Again, I read on my iPad or in LingQ in order to look up words because I, I find
it frustrating to be reading, uh, and, and having a lot of words that I don't know.
But once I get good enough in a language, I like to read on paper because
that's, you know, you have no help.
You have, there's no audio, there's no text to speech.
You can't look up words.
You just have to fight your way through this text on paper.
And I've always felt that when I am first able to read a whole book from
cover to cover paper book, conventional book in a language, that's a major
achievement, a major milestone.
I'm not there in Arabic and Persian.
There are just far too many words that I don't know, but I continue reading.
That's probably, you know, every day I read some and either I'm looking up
words because it's, you know, there's a lot of blue words, unknown words, or
it's material that I've read before.
Perhaps moving some of the yellow words along and status
moving them perhaps to known.
So I spend a lot of time reading and, you know, because it's so often the
case in language learning once we get past that first stage where we
suddenly discover this language and we understand a few things and we can
say a few things and we're very happy, then we hit that long period where
we're slowly acquiring these, you know, lower frequency words, which we know.
So during that period, it's very important to have a sort of a reinforcement to
convince yourself that you're actually doing something and I'm getting somewhere.
And, and I've always felt that, you know, we need measures of
our activity level because if we are active, we will be learning.
And in that regard to the number of words, read, which we track at
LingQ, uh, even the number of words, you know, that you have looked up.
In other words, the LingQs create.
These are all indicators of how active you are.
And so the reading is a big activity at LingQ.
It's one that's helping your brain get used to the language and it's a measure
of how active you are with the language.
And, uh, I will get onto the other goals like listening, uh, which
is easier to do because I can do it while I'm doing other tasks.
But reading does require actually being in front of either be reading from
the book or you're reading on the iPad or on the computer or using LingQ, or
you're using some other method to read.
It's something that is dedicated.
You cannot be reading and driving at the same time.
I don't recommend that.
Uh, so, but reading, uh, you know, it's, it's it's, if we look at reading aside
from language, Illiteracy, um, people who read well by and large do better.
That's not to say that people who don't read well are bad people, many
people who don't read well are very successful in a variety of fields.
Over all people who read well do better, you know, academically,
professionally, socially, and so forth.
So reading is very important and people who read well, read a lot
and the same with language learning.
If you want to learn the language well, you need to read a lot.

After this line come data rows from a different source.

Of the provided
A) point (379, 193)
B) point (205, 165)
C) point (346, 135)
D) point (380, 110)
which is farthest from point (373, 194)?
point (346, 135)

And the reading can be either rereading, you know, easy material, which I
still find myself doing both, you know, uh, some of the learner books
in Persian, I still read through.
Because to reinforce certain structures of the language and a, and I'll read
the mini stories again, uh, because there's still words there that I still
can't remember, but I'm, I vary that with, you know, reading new material
that has more blue words in it.
And of course the, the feeling we have when we see that the pages, even if
I, if I bring in a newspaper article in Persian and I see that the pages
there's fewer and fewer blue words.
Uh, there are more and more white words that are known.
So you have that sense of the, the pages on LingQ becoming
lighter and lighter in color.
And that's an indication that you are getting somewhere, even
though at times you may struggle to understand you may struggle to speak.
So I guess my message is that, that in my hierarchy of goals, if the first
goal is to acquire more words, Uh, the main way of acquiring that, those new
words, passive vocabulary is reading, reading in combination with listening,
but I can't do it without the reading.
And the amount of reading we do on LingQ is easily measured.
So it's, it's sort of a measure of how active you are.
It's an indication that you are moving forward in the language, even
though sometimes you think you aren't.